[lbo-talk] Marx's Method, Relevance for his Value Theory

Carrol Cox cbcox at ilstu.edu
Fri Jul 16 09:37:24 PDT 2010


Alan Rudy wrote:
>
> Novus is talking about what is unique to capitalism, you are talking about
> the exchange of commodities which is not unique to capitalism at all.

Nonsense. Serious nonsense. There was _no_ competition among "commodity produceres" in medieval or ancient Eeurope or anyplace in Asia. The productivity of pot makers in a given location had no effect whatever on the "value" of pots anyplace; that was because value didn't exist. Even grain, which was produ ed for marketing in cities, was not a commodity because no competition to reduce costs existed among the producers of grain to lower labor costs.

This goes back to a disagreement expressed casually by you and me a couple years ago without either of us developing the point. I had said something about relations in pre-capitalist europe not being internal relations. You commented something to the effect that of course there were internal relations in feudal europe. (Both yur expression and mine were better worded then.)
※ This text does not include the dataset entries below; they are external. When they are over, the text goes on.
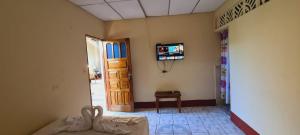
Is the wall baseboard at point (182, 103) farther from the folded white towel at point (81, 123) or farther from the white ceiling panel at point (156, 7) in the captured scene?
the folded white towel at point (81, 123)

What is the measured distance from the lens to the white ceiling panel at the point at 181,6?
3.27 m

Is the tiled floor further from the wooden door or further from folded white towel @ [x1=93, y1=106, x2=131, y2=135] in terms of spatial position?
folded white towel @ [x1=93, y1=106, x2=131, y2=135]

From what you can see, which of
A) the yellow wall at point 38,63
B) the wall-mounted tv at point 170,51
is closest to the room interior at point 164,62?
the yellow wall at point 38,63

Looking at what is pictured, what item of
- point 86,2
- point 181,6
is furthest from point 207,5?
point 86,2

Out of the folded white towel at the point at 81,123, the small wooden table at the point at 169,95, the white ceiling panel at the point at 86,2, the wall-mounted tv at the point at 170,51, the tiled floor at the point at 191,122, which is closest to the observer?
the folded white towel at the point at 81,123

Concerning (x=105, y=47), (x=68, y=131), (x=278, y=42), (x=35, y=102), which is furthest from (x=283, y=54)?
(x=105, y=47)

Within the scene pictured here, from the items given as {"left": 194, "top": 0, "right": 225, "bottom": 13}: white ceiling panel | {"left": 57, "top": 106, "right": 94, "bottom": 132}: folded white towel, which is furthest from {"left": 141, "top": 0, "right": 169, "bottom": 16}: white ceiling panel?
{"left": 57, "top": 106, "right": 94, "bottom": 132}: folded white towel

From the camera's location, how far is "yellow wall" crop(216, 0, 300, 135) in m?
1.71

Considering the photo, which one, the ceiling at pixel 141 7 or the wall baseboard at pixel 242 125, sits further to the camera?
the ceiling at pixel 141 7

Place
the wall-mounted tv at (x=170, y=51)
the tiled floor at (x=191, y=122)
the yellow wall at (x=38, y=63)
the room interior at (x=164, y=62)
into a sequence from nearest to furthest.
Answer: the yellow wall at (x=38, y=63) < the room interior at (x=164, y=62) < the tiled floor at (x=191, y=122) < the wall-mounted tv at (x=170, y=51)

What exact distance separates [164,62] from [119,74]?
121cm

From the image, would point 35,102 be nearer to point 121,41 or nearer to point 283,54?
point 121,41

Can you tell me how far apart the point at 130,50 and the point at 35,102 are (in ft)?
8.89

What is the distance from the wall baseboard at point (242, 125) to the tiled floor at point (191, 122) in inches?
2.7
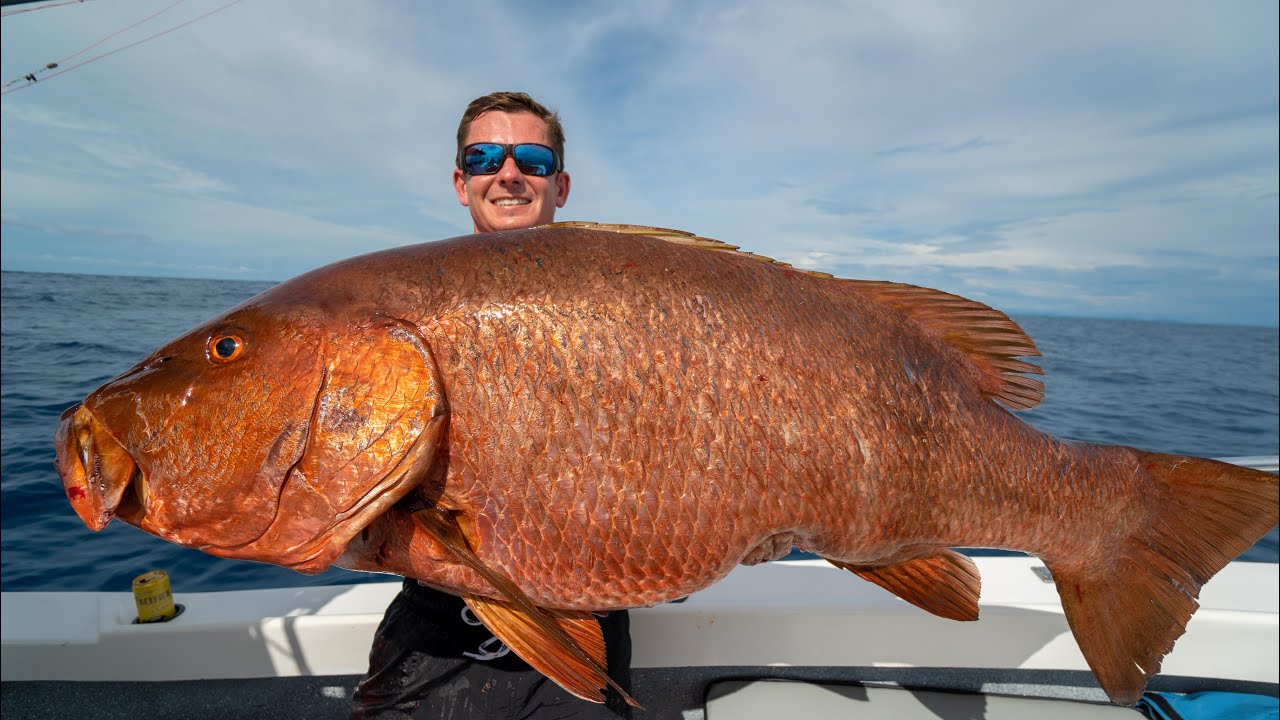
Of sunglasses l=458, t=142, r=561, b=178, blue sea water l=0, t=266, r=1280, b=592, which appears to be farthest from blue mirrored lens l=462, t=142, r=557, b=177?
blue sea water l=0, t=266, r=1280, b=592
I'll reassert the point. Aall non-capitalist production is of use values, not exchange values. No increase in labor productivity on the domain of Baron A could have any effect whatrever on the (non-existent) "value" of grain produced by the serfs of Baron B. That is because only use 'values' were being produced, and a peck of grain produced in3 hours had no less caloric use than a peck of grain produced in one hour. Hence the labor of the serfs on the estates of Baron A had no internal relations with the labor of the serfs on the estates of Baron B. Similarly, in China, the rice purchased and transported to a city by Merchant A had no value because he was not competing with Merchant B. Perhaps the rice purchased by Merchant B had been produced with less labor than that purchased by Merchant A -- it made no difference to anyone. There simply was no market in the sense of a market tht equalizes all labor. The relations were external, not internal. There can be no useful dialectical analysis of European feudalism or of imperial China.